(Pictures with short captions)
Segment Open

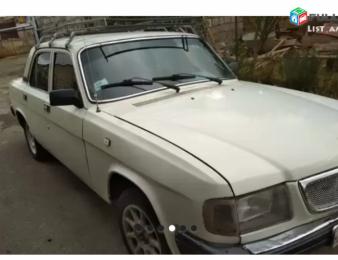 GAZ 3110 , 1997թ.
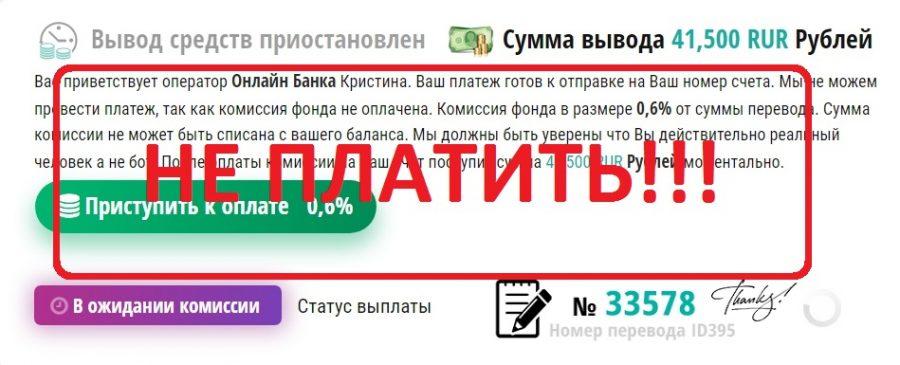 Фонд видеоблоггеров Seos.ru - отзывы о лохотроне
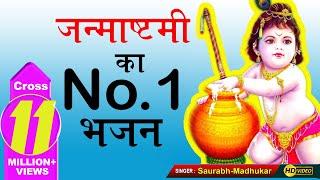 जन्माष्टमी नहीं मना पाएंगे आप इस भजन के बिना   Lord Krishna ~ Janmashtami Bhajan   Saurabh Madhukar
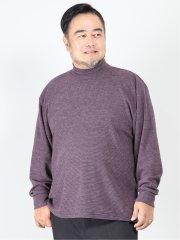 【大きいサイズ】グランバック/GRAND-BACK 吸湿発熱 ボーダー柄ハイネック長袖Tシャツ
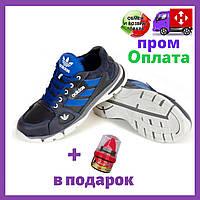 Обувь детская кроссовки кожаные спортивные adidas (РЕПЛИКА) кросівки дитячі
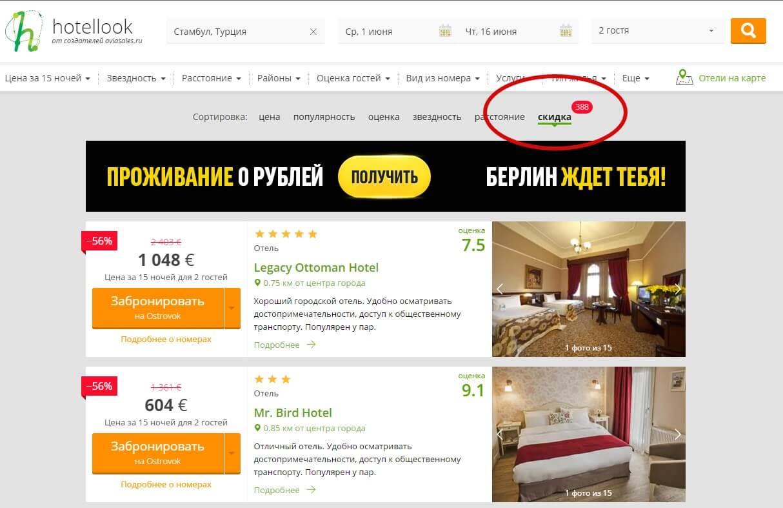 Самый дешевый билет в Турцию - 40 евро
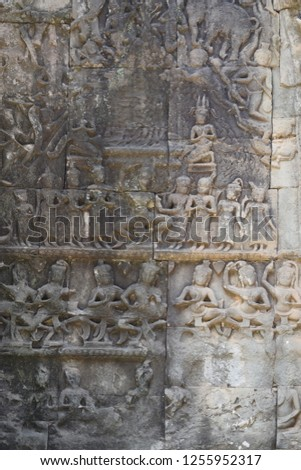 Arts of Taprohm #1255952317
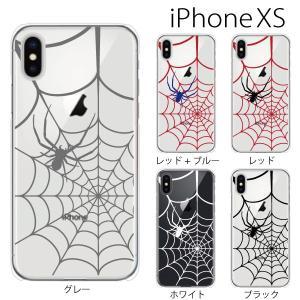 スマホケース iphonexs スマホカバー 携帯ケース アイフォンxs TPU素材 カバー アップルマーク スパイダー 蜘蛛の巣|kintsu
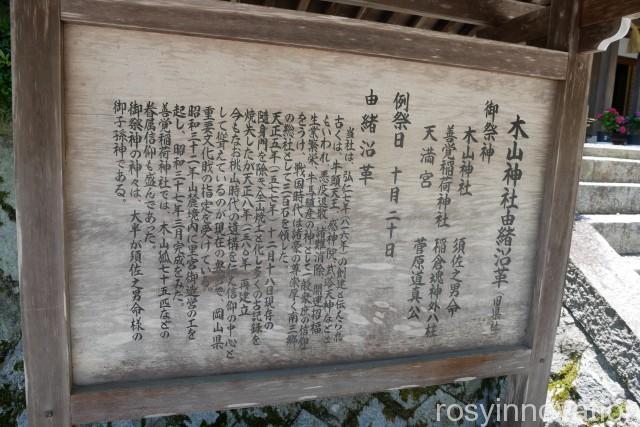 木山神社 (24)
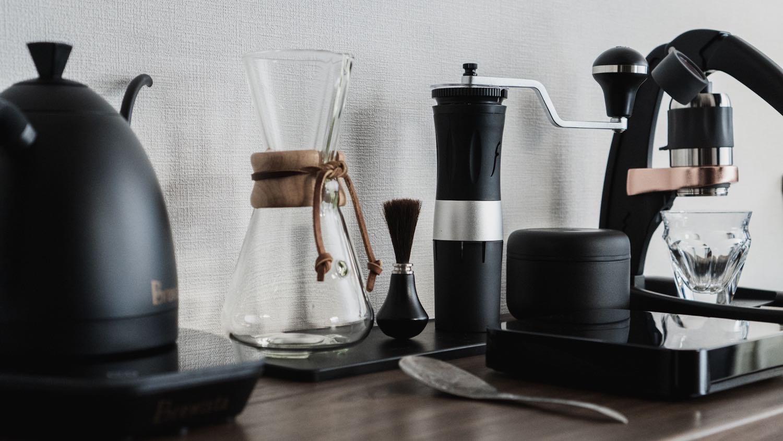 美しいコーヒー器具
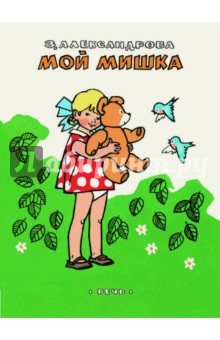 Александрова Зинаида Николаевна » Мой Мишка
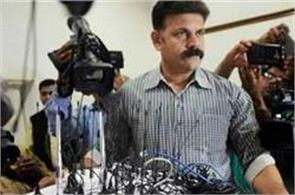 isi spy racket woman arrested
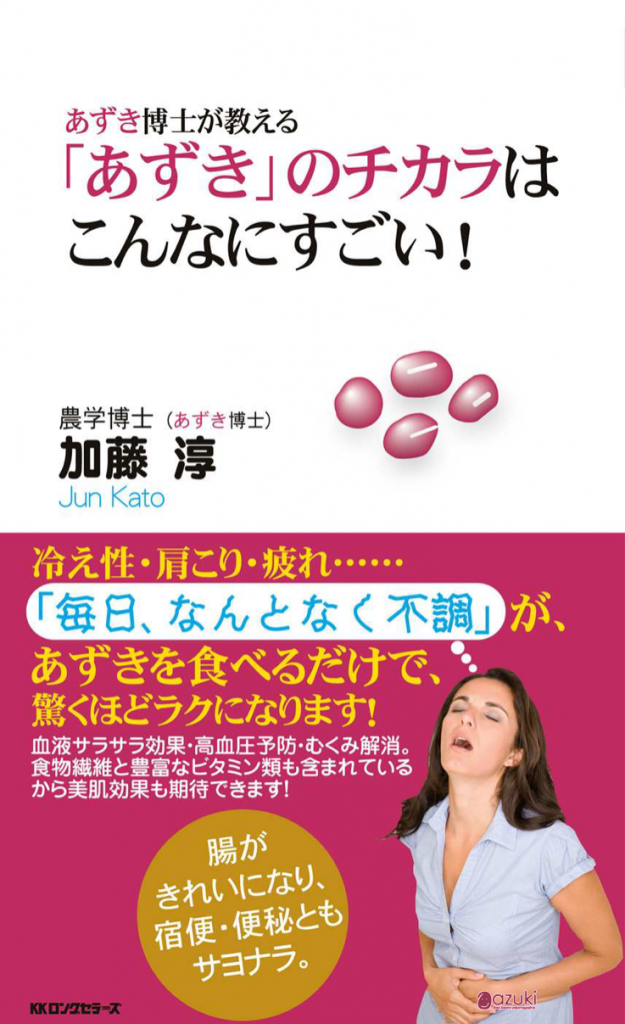 Azuki-bean tea draws down swelling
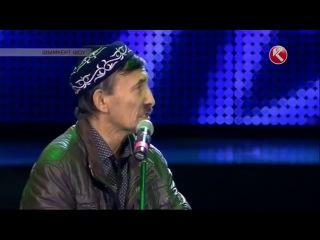 Шымкент Шоу - Шаншар Уәлибек Жүсіп ) Оралман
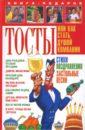 Лившиц Владимир Тосты, или Как стать душой компании (тв) цены онлайн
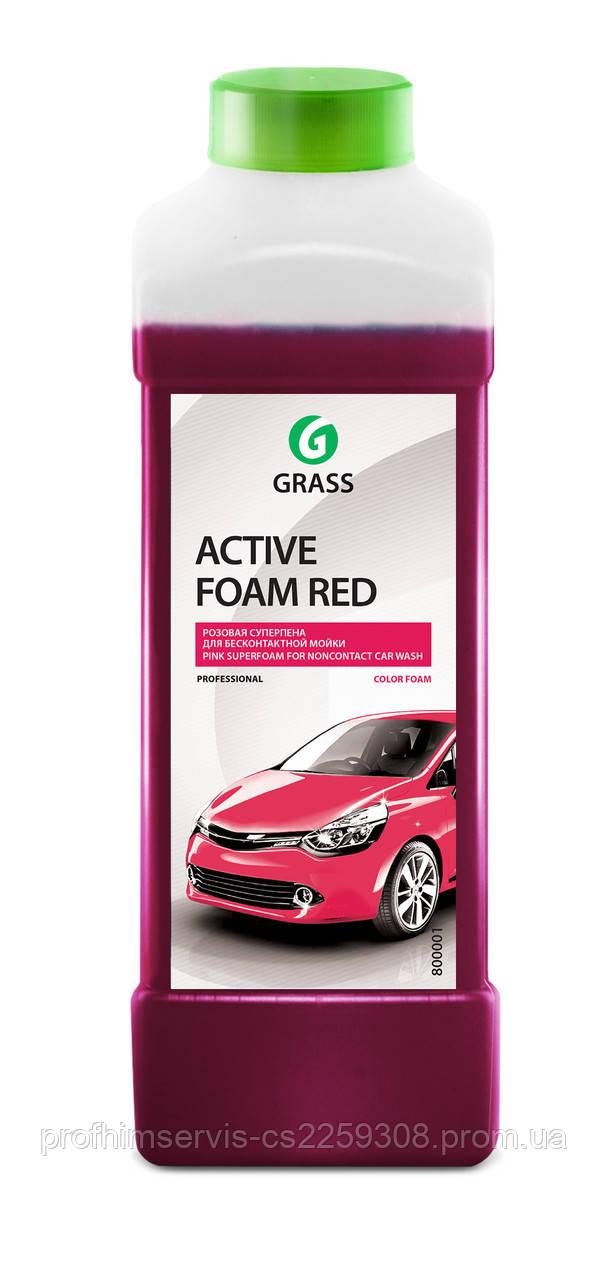 Активная пена «Active Foam Red» 1 л.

Segment Closed

=== Problem to work on ===
The answer is the records above, repeated exactly, with no picture in it.

=== Answer to this task ===
 GAZ 3110 , 1997թ.
 Фонд видеоблоггеров Seos.ru - отзывы о лохотроне
 जन्माष्टमी नहीं मना पाएंगे आप इस भजन के बिना   Lord Krishna ~ Janmashtami Bhajan   Saurabh Madhukar
 【大きいサイズ】グランバック/GRAND-BACK 吸湿発熱 ボーダー柄ハイネック長袖Tシャツ
 Обувь детская кроссовки кожаные спортивные adidas (РЕПЛИКА) кросівки дитячі
 Самый дешевый билет в Турцию - 40 евро
 Arts of Taprohm #1255952317
 スマホケース iphonexs スマホカバー 携帯ケース アイフォンxs TPU素材 カバー アップルマーク スパイダー 蜘蛛の巣|kintsu
 木山神社 (24)
 美しいコーヒー器具
 Александрова Зинаида Николаевна » Мой Мишка
 isi spy racket woman arrested
 Azuki-bean tea draws down swelling
 Шымкент Шоу - Шаншар Уәлибек Жүсіп ) Оралман
 Лившиц Владимир Тосты, или Как стать душой компании (тв) цены онлайн
 Активная пена «Active Foam Red» 1 л.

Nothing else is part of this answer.